| SHORT PROBLEM 1 |
Which kinds of works does the course description say students will view over the semester? List each one.

SPAN 597 Amazonian Visions
SPAN 597 Amazonian Visions

Credits: 3

This seminar will consider the culture, politics, and ecology of the Amazon through a focus on how diverse groups of inhabitants and outsiders have viewed the region and the visual images and practices of visuality through which it has been mediated. Over the semester we will view films, photographs, paintings, and digital works, and we will read literary texts, ethnographic writings, and critical articles on a wide range of topics that will include the following: the use of traditions such as featherwork by contemporary Indigenous artists; Indigenous beliefs regarding minerals such as gold that lie hidden beneath the ground; opera and public festivals in urban Amazonia; GPS mapping projects involving scientists, conservationists, and Indigenous groups; the visual politics of state-led development projects and the construction of infrastructure linked to the extraction of natural resources; anthropological discussions of what is known as Amerindian perspectivism; and shamanic visions and ayahuasca tourism. Among the questions we will ask: What kinds of literary and artistic experimentation have arisen from the challenges of seeing and depicting Amazonia? How do different groups of Amazonians and outsiders conceptualize vision and its relationship to sound and other senses? Historically, what role have specific types of media technologies such as photography and film played in shaping ideas about the region? And how is the way we see the Amazon today conditioned by our increasingly keen sense of its ecological precarity? This class will be conducted in English, and all materials will be available in English. Students in SIP will be expected to use their knowledge of Spanish and Portuguese to access materials in those languages in the original.

| DATASET CONTENT |

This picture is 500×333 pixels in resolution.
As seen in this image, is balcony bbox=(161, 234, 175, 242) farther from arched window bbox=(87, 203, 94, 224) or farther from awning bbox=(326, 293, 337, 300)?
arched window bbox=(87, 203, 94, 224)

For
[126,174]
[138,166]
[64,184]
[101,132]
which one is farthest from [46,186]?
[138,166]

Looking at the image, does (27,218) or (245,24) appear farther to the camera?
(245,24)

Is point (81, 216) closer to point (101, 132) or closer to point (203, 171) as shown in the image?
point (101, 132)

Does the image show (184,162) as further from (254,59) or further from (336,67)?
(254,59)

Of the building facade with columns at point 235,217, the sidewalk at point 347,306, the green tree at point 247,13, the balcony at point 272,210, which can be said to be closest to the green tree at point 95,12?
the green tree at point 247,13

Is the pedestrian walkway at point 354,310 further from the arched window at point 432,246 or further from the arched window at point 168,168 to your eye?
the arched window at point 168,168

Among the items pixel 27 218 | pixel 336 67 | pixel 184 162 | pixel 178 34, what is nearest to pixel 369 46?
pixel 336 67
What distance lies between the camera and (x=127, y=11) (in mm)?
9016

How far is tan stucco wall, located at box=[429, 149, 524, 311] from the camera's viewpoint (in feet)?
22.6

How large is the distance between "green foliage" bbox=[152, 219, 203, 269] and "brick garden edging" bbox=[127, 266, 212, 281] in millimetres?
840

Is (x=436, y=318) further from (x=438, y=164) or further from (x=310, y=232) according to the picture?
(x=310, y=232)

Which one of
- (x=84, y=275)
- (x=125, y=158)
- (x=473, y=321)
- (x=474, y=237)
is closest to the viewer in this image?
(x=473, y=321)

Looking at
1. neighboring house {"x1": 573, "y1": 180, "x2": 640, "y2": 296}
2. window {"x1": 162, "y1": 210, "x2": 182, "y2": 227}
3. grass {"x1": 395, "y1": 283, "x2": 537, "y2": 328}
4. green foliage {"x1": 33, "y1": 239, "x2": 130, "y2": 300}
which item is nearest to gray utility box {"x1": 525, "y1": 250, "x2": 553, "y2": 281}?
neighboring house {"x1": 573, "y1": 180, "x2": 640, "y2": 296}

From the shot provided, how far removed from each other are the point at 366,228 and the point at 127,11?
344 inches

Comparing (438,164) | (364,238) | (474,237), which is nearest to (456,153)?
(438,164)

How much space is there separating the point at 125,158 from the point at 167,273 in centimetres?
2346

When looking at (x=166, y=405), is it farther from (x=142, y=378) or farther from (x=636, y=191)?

| SHORT PROBLEM 2 |
Echo the records from the line that contains "From the shot" through the end of the records, inclusive.

| FULL OUTPUT 1 |
- films
- photographs
- paintings
- digital works

| FULL OUTPUT 2 |
From the shot provided, how far removed from each other are the point at 366,228 and the point at 127,11?
344 inches

Comparing (438,164) | (364,238) | (474,237), which is nearest to (456,153)?
(438,164)

How much space is there separating the point at 125,158 from the point at 167,273 in centimetres?
2346

When looking at (x=166, y=405), is it farther from (x=142, y=378) or farther from (x=636, y=191)?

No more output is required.